You went on a date where you met a human specimen who activated all the nope centres of your brain. These nope centres have been responsible for warning you that orange is not your colour or that eating from that shady Chinese place will give you explosive diarrhoea. Now, these nope centres are important. They are not the most optimistic guys on the planet, but they do an equally important job as the yes centres, which tell you what you want in a man, (in my case, regular sex and a person to consensually do it with, who also hangs around pre- and post-coitus because he enjoys my company). They tell you what you don’t want. By the simple logic of mathematics, the more you know about what you don’t want, the closer you are to figuring out the things that you want.

A bad date is like a pimple. The longer it lasts, the more annoyance it causes. Like a pimple, bad dates also get under our skin, balloon up, cause an insignificant amount of public embarrassment, and scar us for a few days after they’re over. But again, like the irritating goodness of a wart that cleanses bacteria from our faces, bad dates have an important place in the framework of our lives.

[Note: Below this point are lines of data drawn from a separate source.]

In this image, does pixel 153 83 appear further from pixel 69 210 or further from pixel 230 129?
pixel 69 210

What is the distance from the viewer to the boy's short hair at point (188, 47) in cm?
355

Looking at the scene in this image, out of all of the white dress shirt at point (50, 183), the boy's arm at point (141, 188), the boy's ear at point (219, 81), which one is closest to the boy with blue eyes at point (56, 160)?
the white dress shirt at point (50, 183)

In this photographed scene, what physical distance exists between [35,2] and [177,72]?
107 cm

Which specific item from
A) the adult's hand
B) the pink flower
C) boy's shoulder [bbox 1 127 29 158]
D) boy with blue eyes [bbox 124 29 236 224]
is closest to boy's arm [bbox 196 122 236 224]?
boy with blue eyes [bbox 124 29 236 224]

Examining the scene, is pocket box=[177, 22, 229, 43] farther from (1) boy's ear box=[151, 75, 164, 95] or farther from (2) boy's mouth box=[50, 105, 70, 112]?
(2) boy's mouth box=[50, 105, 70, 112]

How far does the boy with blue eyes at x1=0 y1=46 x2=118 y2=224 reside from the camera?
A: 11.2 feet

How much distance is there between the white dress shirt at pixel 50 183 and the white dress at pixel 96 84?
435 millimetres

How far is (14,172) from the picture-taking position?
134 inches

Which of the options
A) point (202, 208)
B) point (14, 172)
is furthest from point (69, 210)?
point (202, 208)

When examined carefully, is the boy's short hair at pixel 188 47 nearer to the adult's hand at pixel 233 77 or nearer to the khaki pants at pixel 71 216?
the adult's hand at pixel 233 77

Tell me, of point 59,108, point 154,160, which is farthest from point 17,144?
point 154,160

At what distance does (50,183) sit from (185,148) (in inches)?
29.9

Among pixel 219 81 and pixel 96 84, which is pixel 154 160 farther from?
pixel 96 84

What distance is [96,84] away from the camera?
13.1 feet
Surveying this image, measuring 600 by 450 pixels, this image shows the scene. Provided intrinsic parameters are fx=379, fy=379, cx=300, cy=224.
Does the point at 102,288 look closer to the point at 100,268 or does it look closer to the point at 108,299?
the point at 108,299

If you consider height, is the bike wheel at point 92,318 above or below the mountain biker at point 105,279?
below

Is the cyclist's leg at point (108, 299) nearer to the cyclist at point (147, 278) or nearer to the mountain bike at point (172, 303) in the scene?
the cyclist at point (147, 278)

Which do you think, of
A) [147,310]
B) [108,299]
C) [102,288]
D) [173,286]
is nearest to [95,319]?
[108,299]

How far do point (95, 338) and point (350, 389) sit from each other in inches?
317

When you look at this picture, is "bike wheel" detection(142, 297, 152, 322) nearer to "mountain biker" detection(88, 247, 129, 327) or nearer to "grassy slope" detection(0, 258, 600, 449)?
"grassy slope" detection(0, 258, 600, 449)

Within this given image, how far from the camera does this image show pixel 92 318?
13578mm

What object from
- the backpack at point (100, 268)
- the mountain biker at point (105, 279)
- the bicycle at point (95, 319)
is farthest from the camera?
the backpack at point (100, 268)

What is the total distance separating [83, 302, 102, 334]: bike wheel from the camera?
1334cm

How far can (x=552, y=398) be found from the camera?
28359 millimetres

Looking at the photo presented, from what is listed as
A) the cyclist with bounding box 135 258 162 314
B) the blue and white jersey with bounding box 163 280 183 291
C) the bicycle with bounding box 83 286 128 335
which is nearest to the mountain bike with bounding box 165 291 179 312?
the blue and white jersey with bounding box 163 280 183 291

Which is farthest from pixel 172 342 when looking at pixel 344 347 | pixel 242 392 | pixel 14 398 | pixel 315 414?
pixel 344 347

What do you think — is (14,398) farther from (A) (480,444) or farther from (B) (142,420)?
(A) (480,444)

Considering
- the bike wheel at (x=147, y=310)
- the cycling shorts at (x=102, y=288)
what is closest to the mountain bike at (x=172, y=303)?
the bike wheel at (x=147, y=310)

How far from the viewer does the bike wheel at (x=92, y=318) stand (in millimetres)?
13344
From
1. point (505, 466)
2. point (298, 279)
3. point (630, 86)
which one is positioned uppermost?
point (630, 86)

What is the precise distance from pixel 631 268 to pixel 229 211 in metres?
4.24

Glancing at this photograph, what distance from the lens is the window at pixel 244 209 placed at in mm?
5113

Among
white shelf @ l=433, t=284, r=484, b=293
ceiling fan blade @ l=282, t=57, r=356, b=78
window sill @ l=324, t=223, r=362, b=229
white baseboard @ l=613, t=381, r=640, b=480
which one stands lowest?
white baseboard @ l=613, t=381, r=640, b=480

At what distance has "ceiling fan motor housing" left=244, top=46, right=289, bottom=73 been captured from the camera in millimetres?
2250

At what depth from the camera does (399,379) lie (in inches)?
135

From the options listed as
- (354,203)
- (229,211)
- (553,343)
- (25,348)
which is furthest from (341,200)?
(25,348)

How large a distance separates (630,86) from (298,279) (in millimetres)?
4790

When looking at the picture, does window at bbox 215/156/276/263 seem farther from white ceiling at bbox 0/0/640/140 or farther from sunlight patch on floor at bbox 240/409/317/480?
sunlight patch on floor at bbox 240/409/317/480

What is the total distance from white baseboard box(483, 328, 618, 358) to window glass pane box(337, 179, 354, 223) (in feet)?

It is the same kind of importance that we reserve for puberty or failing a semester in college because you were too busy mastering the fine art of day drinking.

Bad dates teach us lessons about our wants and set rules about things we absolutely don’t want. Finding out what you don’t want, is a journey of self-discovery that is imperative for every young and single person. It’s a journey similar to that of Columbus, where he never found what he was looking for, but in not finding it, he found something pretty awesome instead. Columbus teaches us disappointment is a good thing and it is time for us to make disappointments great again.

So the next time you’re on a date and your never-gonna-work-out partner starts bragging about his “new” car when you know he came in an auto, or tells you that your star sign is under attack because Mercury is in retrograde, take a deep breath, count up to 10, and ask them to carry the fuck on. You’re one step closer to finding a person, who will not make you want to roll your eyes so far back into your head that you can see the inside of your skull.

Love is real, unlike your date’s “new car”. Have some faith.